+++ MATERIAL FOR THIS TASK

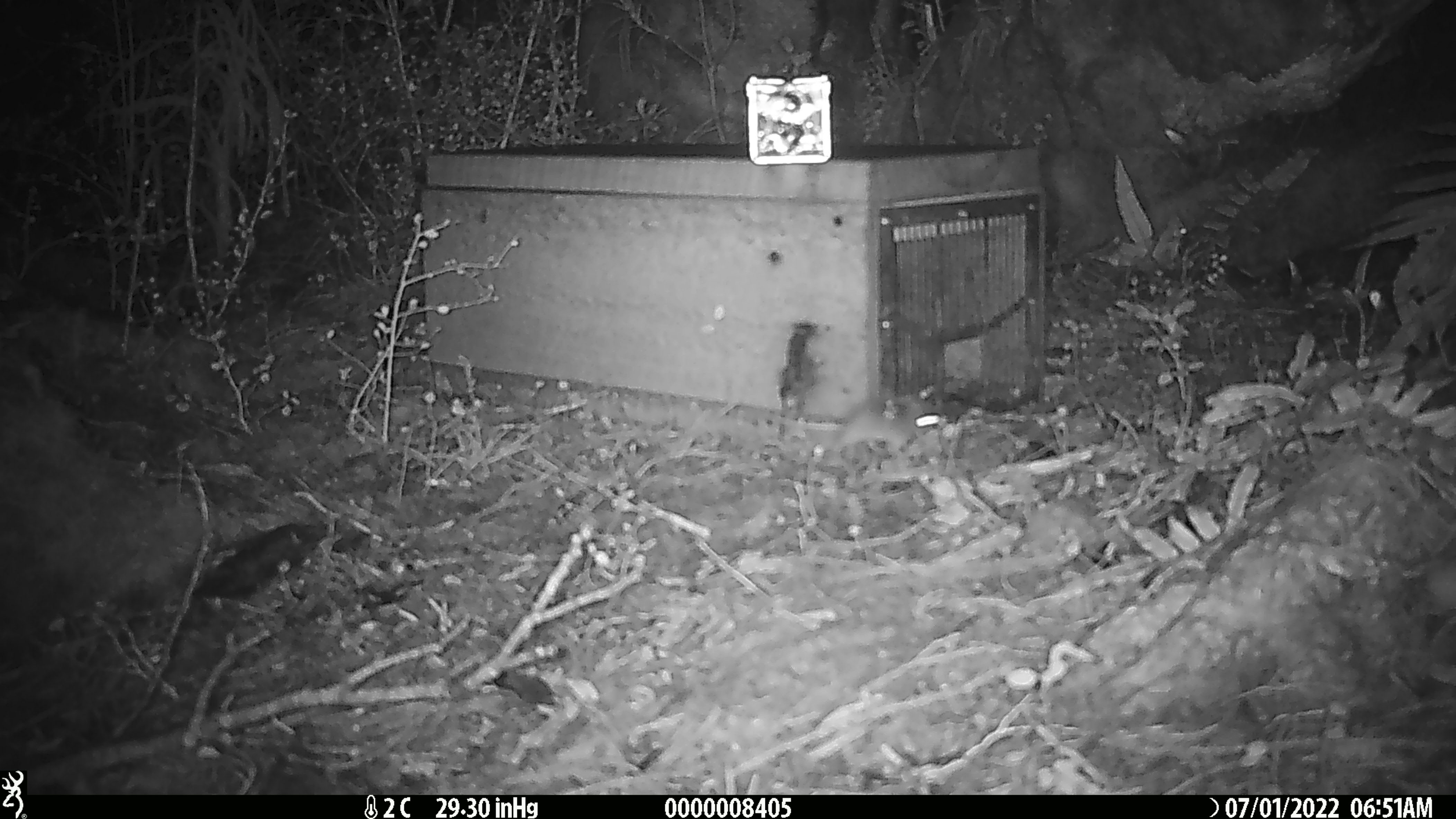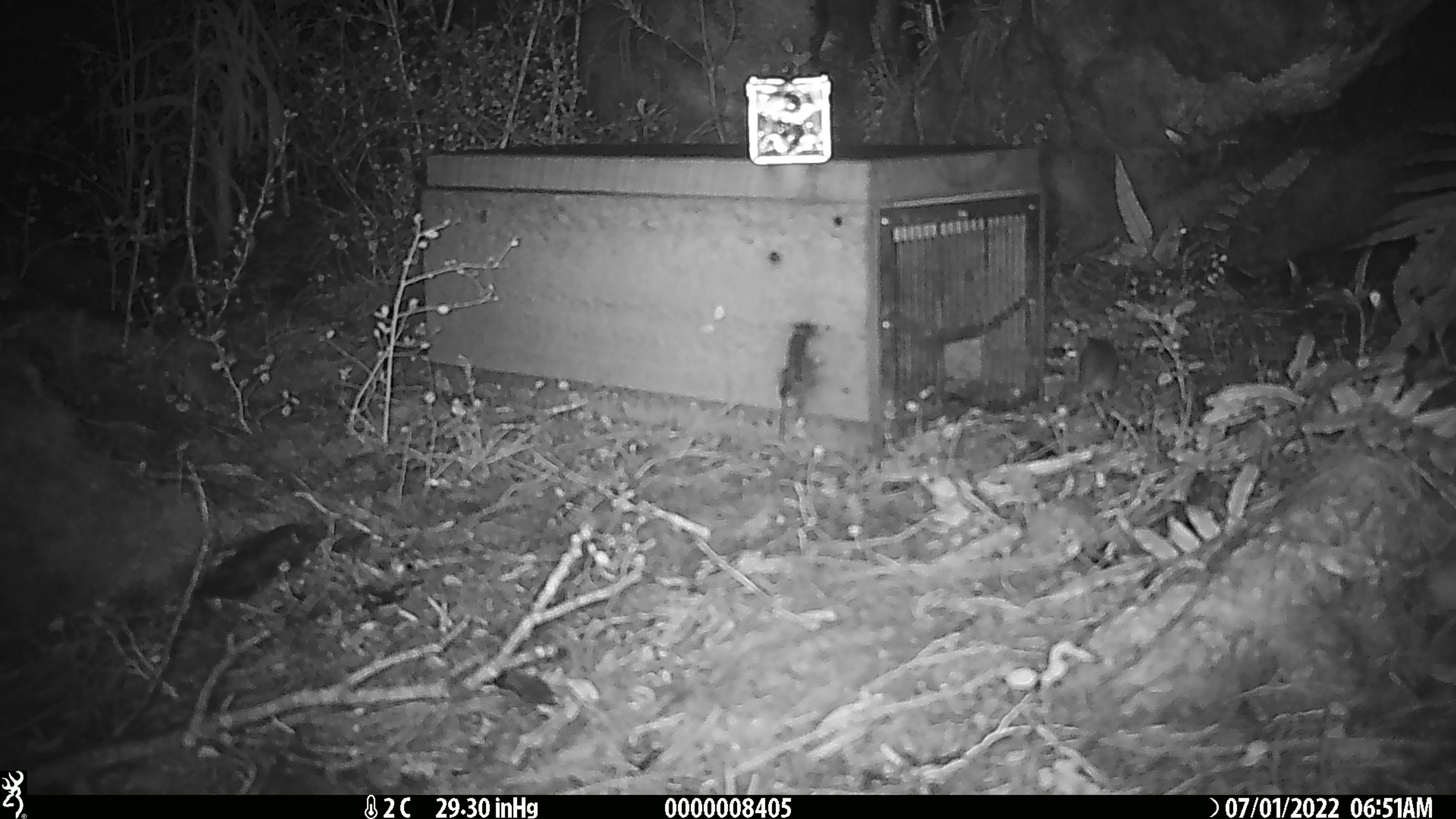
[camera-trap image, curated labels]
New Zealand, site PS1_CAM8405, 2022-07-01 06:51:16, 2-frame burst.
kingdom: Animalia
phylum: Chordata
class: Mammalia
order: Rodentia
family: Muridae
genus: Mus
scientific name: Mus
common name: mouse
Mouse (Mus).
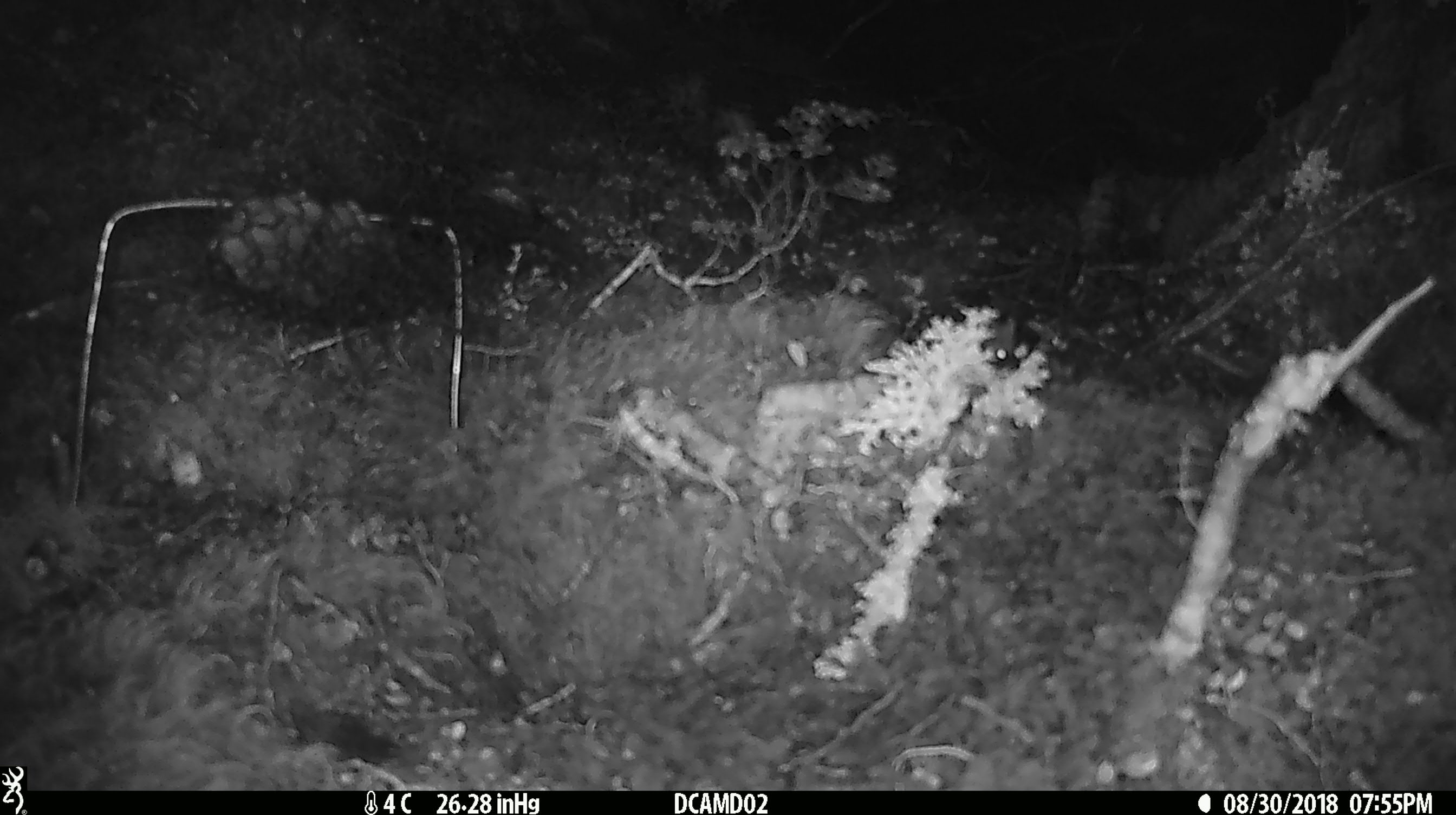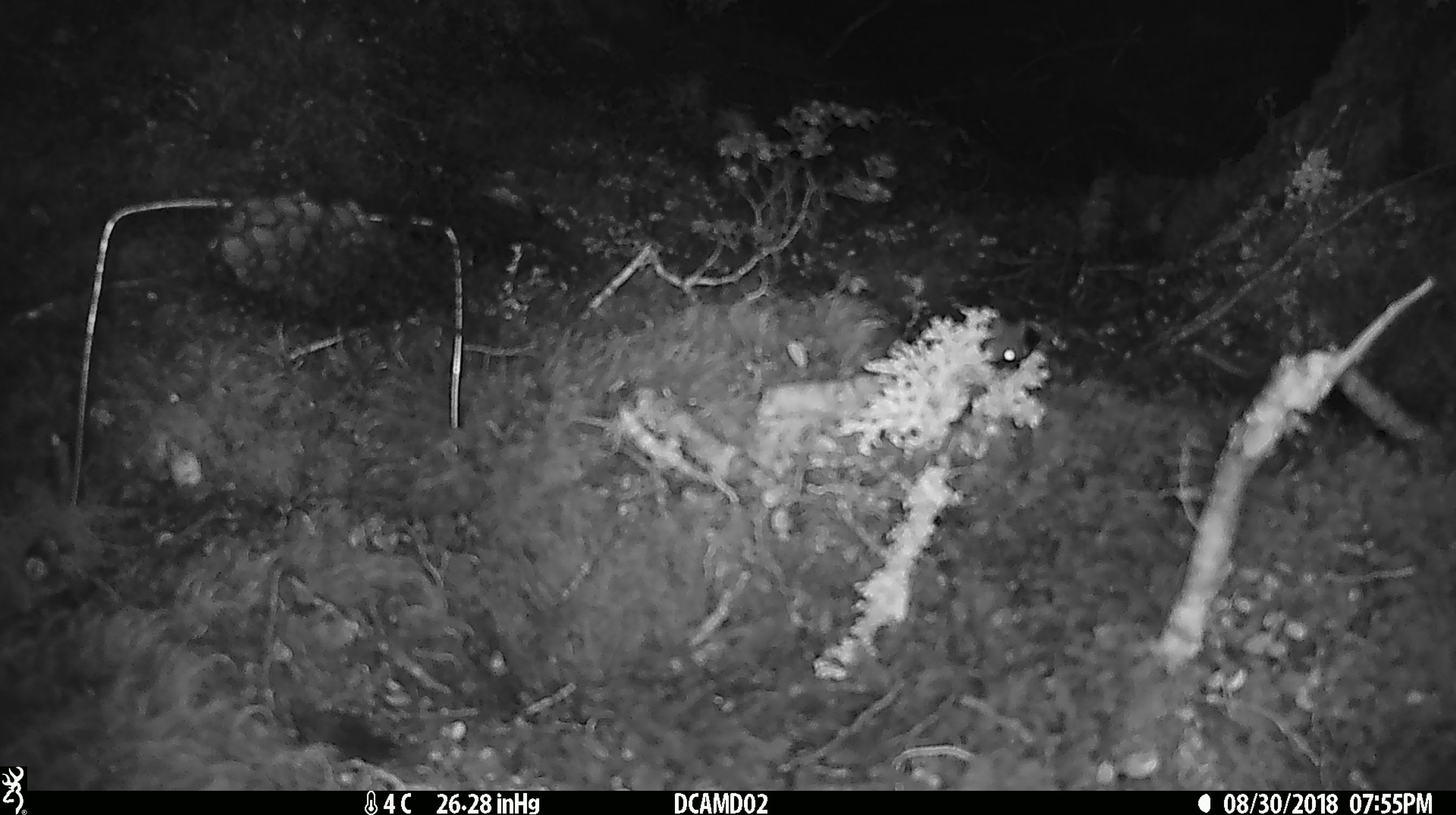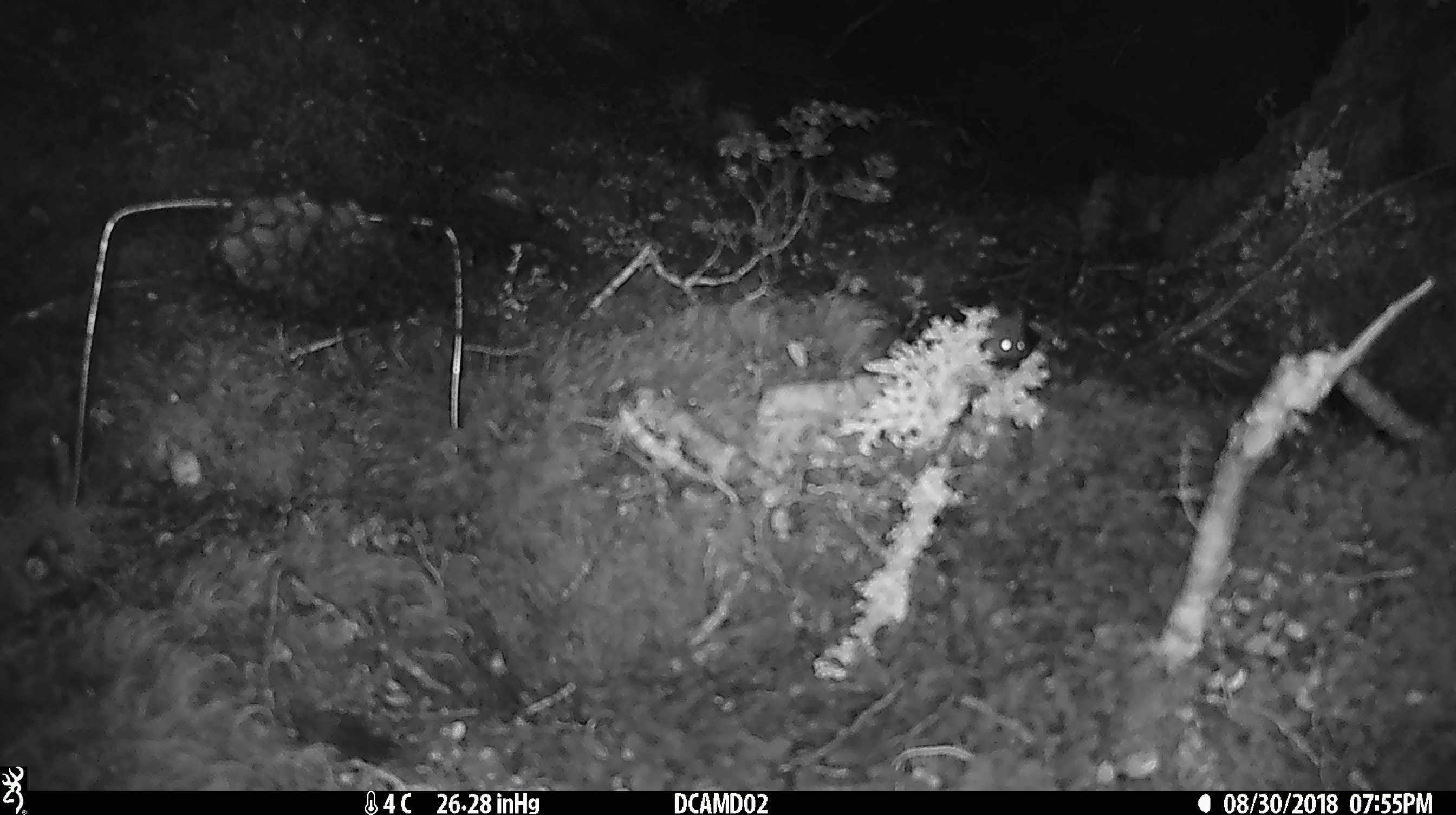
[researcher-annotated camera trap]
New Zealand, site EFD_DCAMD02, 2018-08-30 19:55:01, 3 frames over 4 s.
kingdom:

++++++

Keep the pictures out of your answer, which should be the lines from the one with "family: Muridae" through the final line of the data, copied exactly.

[EXERCISE RESULT]
family: Muridae
genus: Mus
scientific name: Mus
common name: mouse
Mouse (Mus).
[researcher-annotated camera trap]
New Zealand, site EFD_DCAMD02, 2018-08-30 19:55:01, 3 frames over 4 s.
kingdom:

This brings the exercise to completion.